By having a preconceived idea of what we want from a relationship (safety, love, companionship, a house, a future together, a family, etc) – a vision so often cemented by “working towards goals” with our partner – we are not setting off on a “journey together”; rather, we are turning our partner into the co-protagonist of a novel of our own writing. The distinction can be extremely subtle: “not having a purpose” is not the same as “not having a shared project“. A project is emergent and is a feature of the relationship itself: it is something both partners ignore at the start, and that reveals itself as the relationship grows and deepens. A purpose, instead, is independent of the relationship and existed in our mind even before we met our partner. It is baggage coming with us into the relationship. Having “shared goals” between partners amounts to having two matching sets of purposes, so it makes no difference in terms of the mindset: there is still baggage, unaddressed personal issues and lifelong expectations coming into the relationship.

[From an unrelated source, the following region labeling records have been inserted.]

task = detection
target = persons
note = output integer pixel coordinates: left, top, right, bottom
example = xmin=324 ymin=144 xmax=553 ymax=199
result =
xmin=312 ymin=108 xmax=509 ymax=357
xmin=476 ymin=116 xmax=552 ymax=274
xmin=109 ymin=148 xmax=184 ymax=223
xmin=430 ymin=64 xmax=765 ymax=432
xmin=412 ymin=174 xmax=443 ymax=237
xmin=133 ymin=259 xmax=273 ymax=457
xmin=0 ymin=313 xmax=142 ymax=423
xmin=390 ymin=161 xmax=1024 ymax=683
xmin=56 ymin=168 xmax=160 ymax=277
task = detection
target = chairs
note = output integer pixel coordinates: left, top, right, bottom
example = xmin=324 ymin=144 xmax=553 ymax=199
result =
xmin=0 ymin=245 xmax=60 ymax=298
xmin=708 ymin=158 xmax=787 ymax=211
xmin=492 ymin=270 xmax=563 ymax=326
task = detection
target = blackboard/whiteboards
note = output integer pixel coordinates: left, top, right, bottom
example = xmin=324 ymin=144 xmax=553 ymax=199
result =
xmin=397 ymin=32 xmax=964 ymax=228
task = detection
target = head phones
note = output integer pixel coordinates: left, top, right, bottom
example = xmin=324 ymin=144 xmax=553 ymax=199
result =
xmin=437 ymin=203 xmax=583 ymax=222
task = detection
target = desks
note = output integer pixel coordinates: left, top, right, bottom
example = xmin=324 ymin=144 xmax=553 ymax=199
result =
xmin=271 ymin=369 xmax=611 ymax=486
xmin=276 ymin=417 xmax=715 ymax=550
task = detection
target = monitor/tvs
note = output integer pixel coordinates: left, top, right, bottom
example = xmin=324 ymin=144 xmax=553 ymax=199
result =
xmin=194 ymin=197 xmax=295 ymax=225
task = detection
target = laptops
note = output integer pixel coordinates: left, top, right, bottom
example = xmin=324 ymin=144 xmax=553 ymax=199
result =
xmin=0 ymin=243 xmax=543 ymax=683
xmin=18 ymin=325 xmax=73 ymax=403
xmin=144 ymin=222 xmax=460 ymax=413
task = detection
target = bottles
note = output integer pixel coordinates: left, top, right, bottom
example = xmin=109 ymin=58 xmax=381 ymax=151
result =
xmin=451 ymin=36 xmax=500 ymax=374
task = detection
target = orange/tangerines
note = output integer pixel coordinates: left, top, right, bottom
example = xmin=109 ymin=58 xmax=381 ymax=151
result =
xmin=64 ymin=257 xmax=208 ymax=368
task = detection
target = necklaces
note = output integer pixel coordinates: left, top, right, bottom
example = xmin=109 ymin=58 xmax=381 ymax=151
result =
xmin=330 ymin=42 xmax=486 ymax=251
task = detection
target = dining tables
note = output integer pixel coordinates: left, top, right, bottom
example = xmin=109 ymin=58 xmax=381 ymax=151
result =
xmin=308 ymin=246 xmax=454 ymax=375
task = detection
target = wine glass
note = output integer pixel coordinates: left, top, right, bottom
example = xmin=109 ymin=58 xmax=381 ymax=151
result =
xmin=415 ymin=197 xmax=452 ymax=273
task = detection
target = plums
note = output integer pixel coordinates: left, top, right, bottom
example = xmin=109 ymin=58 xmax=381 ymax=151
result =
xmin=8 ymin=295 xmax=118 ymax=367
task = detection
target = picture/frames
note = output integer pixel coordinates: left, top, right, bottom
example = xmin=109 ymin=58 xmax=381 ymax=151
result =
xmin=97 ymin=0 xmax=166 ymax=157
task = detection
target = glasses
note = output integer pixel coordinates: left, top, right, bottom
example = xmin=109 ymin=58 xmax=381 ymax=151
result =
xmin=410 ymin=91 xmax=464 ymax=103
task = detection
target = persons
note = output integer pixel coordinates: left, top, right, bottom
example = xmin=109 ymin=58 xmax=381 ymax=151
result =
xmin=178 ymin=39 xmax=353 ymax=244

Being in the “right relationship”, I argue, is not something we can choose or that we can arrange by shopping around for “the right partner”, whether by serially dating (if we are monogamous) or by being in multiple relationships at the same time (if we are not). It is, instead, an artifact of chance, disinterestedness and self-awareness. Life will beat you down over and over again and will start smiling at you precisely when you have stopped trying to control it and have become indifferent to achieving what you most want – whether that be your dream job or having children.

If gearing up for success concerns not only on our preparation but crucially a revisited attitude towards chance, then we must enable ourselves to embrace and smoothly let go of choices, people, things, and we must be compassionate and non-judgemental enough with ourselves to accept our mistakes and changes of mind. In order to be receptive to life, we must:

1. Notice the steering.
2. Understand the steering.
3. Give up on steering.

Developing this awareness requires time, and experience. Intellectual Understanding per se is not enough: Emotional Understanding must happen, and that requires a catharsis, that is, being beaten by life till we actually learn the lesson we thought we knew. Portia Nelson captures this shift flawlessly in her “There’s a Hole in My Sidewalk: The Romance of Self-Discovery”:

“I walk down the street.
There is a deep hole in the sidewalk.
I fall in.
I am lost… I am helpless.
It isn’t my fault.
It takes forever to find a way out.

I walk down the same street.
There is a deep hole in the sidewalk.
I pretend I don’t see it.
I fall in again.
I can’t believe I am in the same place.
But, it isn’t my fault.
It still takes me a long time to get out.

I walk down the same street.
There is a deep hole in the sidewalk.
I see it is there.
I still fall in. It’s a habit.
My eyes are open.
I know where I am.
It is my fault. I get out immediately.

I walk down the same street.
There is a deep hole in the sidewalk.
I walk around it.

I walk down another street.”

Explore, reach out, welcome connections humbly and see where they take you without trying to steer them, in the knowledge that they have a life of their own and they may never take you where you desire. Patiently accept them for what they can give you. Gently put them down if they turn out to be misaligned with your values and identity. Nourish them and watch them grow. Express your hopes, discuss your concerns, listen. And prepare to welcome the unexpected – including achieving exactly what you desired, when you least cared for it.

Much like atoms and stars, life will follow the path of least resistance: it will deliver exactly what you ask for, if you just stop demanding.